In [1]:
import numpy as np
import pandas as pd
import datetime, pytz, calendar, urllib2, json

In [2]:
target_channels = ["Benzene","Toluene","Xylene","Hydrogen_Sulfide","m_p_Xylene",
                   "o_Xylene","Black_Carbon", "Ethylbenzene","Sulfur_Dioxide","voc","dust"]

In [39]:
def exec_ipynb(url):
    import json, re, urllib2
    nb = (urllib2.urlopen(url) if re.match(r'https?:', url) else open(url)).read()
    jsonNb = json.loads(nb)
    #check for the modified formatting of Jupyter Notebook v4
    if(jsonNb['nbformat'] == 4):
        exec '\n'.join([''.join(cell['source']) for cell in jsonNb['cells'] if cell['cell_type'] == 'code']) in globals()
    else:
        exec '\n'.join([''.join(cell['input']) for cell in jsonNb['worksheets'][0]['cells'] if cell['cell_type'] == 'code']) in globals()

exec_ipynb('python-utils/esdr-library.ipynb')

In [3]:
#returns start and end timestamps of provided date
def getEpochTimeBounds(d, duration):
    pacific = pytz.timezone("US/Pacific")
    dt = pacific.localize(datetime.datetime(d.year,d.month,d.day))
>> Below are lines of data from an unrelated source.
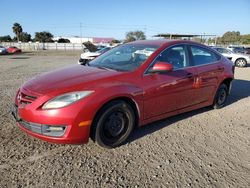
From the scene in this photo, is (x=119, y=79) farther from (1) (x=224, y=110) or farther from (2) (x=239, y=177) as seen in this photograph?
(1) (x=224, y=110)

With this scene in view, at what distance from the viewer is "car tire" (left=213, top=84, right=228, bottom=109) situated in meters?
5.57

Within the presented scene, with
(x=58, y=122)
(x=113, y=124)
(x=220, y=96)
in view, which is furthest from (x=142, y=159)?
(x=220, y=96)

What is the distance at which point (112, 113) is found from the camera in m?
3.50

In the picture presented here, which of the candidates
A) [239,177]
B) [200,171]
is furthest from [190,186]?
[239,177]

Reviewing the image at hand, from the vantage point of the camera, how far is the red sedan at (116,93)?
124 inches

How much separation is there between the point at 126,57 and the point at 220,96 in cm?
262

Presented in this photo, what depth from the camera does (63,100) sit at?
3.15 m

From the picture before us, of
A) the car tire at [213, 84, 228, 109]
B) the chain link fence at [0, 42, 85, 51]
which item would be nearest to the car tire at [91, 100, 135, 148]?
the car tire at [213, 84, 228, 109]

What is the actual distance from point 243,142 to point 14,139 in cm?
362

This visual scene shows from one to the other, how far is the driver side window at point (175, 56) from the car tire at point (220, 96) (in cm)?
149

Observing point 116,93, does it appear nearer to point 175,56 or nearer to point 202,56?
point 175,56

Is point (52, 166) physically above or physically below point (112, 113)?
below

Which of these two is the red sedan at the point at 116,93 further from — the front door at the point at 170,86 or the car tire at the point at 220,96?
the car tire at the point at 220,96

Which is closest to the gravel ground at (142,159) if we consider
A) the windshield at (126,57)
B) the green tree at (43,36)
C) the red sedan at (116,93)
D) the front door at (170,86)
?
the red sedan at (116,93)
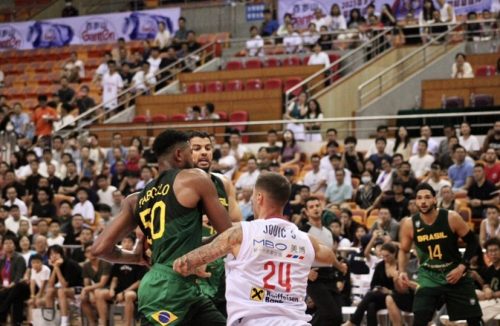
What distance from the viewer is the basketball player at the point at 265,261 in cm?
636

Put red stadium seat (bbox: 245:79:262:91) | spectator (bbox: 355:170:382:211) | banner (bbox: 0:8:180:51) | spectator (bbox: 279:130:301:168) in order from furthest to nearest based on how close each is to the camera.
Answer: banner (bbox: 0:8:180:51), red stadium seat (bbox: 245:79:262:91), spectator (bbox: 279:130:301:168), spectator (bbox: 355:170:382:211)

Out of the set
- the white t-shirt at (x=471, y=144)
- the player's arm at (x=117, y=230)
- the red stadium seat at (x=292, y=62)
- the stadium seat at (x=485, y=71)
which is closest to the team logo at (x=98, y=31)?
the red stadium seat at (x=292, y=62)

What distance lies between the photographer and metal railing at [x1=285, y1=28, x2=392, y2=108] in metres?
22.5

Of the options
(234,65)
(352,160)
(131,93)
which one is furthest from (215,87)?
(352,160)

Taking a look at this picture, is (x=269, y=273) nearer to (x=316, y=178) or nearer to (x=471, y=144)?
(x=316, y=178)

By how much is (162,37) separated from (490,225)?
50.5 feet

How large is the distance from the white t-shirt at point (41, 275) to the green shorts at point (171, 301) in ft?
32.4

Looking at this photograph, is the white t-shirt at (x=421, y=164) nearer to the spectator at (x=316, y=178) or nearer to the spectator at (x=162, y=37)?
the spectator at (x=316, y=178)

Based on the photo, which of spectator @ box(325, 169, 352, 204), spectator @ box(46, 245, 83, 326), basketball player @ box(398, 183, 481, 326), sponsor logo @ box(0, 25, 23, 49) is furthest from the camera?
sponsor logo @ box(0, 25, 23, 49)

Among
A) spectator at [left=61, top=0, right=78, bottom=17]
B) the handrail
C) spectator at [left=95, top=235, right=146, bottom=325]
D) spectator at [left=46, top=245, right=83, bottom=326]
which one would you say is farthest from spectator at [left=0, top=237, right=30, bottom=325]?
spectator at [left=61, top=0, right=78, bottom=17]

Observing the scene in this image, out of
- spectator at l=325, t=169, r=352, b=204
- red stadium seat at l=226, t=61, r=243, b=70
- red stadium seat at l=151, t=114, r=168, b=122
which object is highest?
red stadium seat at l=226, t=61, r=243, b=70

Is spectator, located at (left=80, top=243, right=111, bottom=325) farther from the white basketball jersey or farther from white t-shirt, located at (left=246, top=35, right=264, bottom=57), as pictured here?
white t-shirt, located at (left=246, top=35, right=264, bottom=57)

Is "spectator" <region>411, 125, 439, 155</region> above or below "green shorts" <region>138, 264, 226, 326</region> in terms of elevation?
below

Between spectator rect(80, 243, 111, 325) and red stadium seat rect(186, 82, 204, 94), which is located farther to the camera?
red stadium seat rect(186, 82, 204, 94)
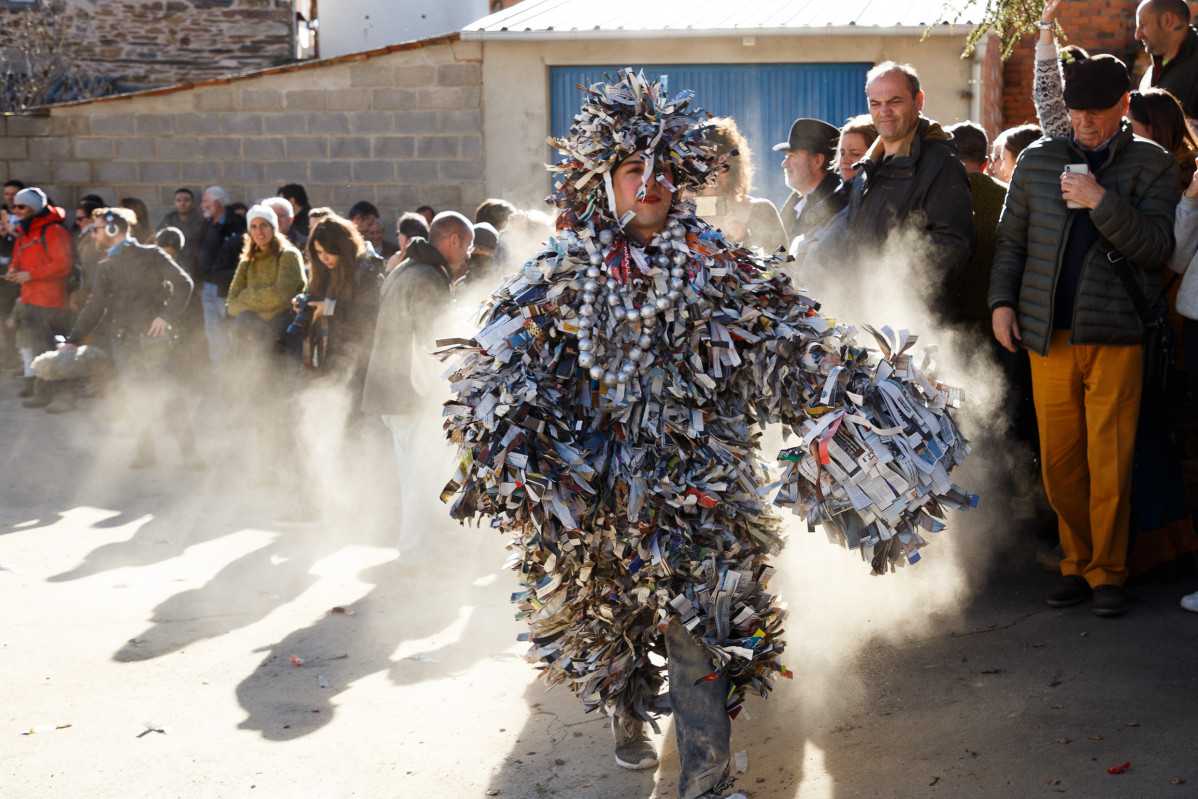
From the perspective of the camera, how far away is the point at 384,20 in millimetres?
23016

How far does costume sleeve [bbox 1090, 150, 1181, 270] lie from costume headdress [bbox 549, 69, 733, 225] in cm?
176

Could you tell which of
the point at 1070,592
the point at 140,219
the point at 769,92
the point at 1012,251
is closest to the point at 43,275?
the point at 140,219

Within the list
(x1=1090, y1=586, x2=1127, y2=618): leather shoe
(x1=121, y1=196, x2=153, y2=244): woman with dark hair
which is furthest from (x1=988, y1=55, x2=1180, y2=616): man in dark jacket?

    start = calendar.timegm(dt.utctimetuple())
    end = calendar.timegm((dt + datetime.timedelta(days=duration)).utctimetuple())
    return {'start' : start, 'end': end}
#getEpochTimeBounds(datetime.date(2017,2,1))

In [83]:
def makeDataFrameFromEsdr(feed, channel, timeOptions={}):
    if timeOptions.get('bounds') == None:
        duration = timeOptions.get('duration') or 1
        bounds = getEpochTimeBounds(timeOptions.get('day'), duration)
    else:
        bounds = timeOptions.get('bounds')
    url = "https://esdr.cmucreatelab.org/api/v1/feeds/%s/channels/%s/export?from=%s&to=%s&format=json" % (feed, channel, bounds['start'], bounds['end'])
    try:
        r = json.loads(urllib2.urlopen(url).read())
        print "loaded " + str(len(r['data'])) + " data points for feed " + feed + ", channel " + channel + ", time " + str(bounds['start'])
    except:
        print "error loading data from ESDR: feed " + feed + ", channel " + channel + ", time " + str(bounds['start'])
    cols = [name.split('.')[2] for name in r['channel_names']]
    cols.insert(0,'Time')
    df = pd.DataFrame(r["data"],columns=cols).set_index(['Time'])
    return df
#df = makeDataFrameFromEsdr("4910","Benzene",{'day':datetime.date(2017,2,1)})

In [118]:
def maxHourlyAverage(df):
    def avg(x, delta):
        ser = df.iloc[(df.index >= x - delta) & (df.index <= x + delta), 0]
        return ser.mean()
    
    healthLimit = 1
    df['avg'] = pd.Series(data = df.index, index = df.index).apply(lambda x: avg(x,delta=1800))
    maxAvg = df.nlargest(1,'avg')
    
    #get wind data for hour with highest average
    bounds = {'start':maxAvg.index[0] - 1800,'end':maxAvg.index[0] + 1800}
    wind = makeDataFrameFromEsdr("4910","Wind_Direction,Wind_Speed_MPH",{'bounds':bounds})
    
    #break into quadrants and select the prevailing one
    quads = [0,90,180,270,360]
    quad_names = ['NE','SE','SW','NW']
    wind['Compass_Dir'] = pd.cut(wind['Wind_Direction'],quads,labels=quad_names)
    direction = wind.groupby('Compass_Dir').sum().nlargest(1,'Wind_Speed_MPH').index[0]
    print "The max hourly average is " + str(maxAvg.avg.item()) + " and the prevailing wind direction was towards " + direction
maxHourlyAverage(df)
#pd.value_counts(wind['Compass_Dir'])
#sort into 4 groups by quadrant; quadrant with the most values is what ill display? should I also factor in wind speed? (quadrant with the highest sum of speeds?)
#wind
#df.sort_values('avg',ascending=False)
#df2.loc[df2['avg'] > 1].apply(lambda x: df.loc[(df.index >= x -  )])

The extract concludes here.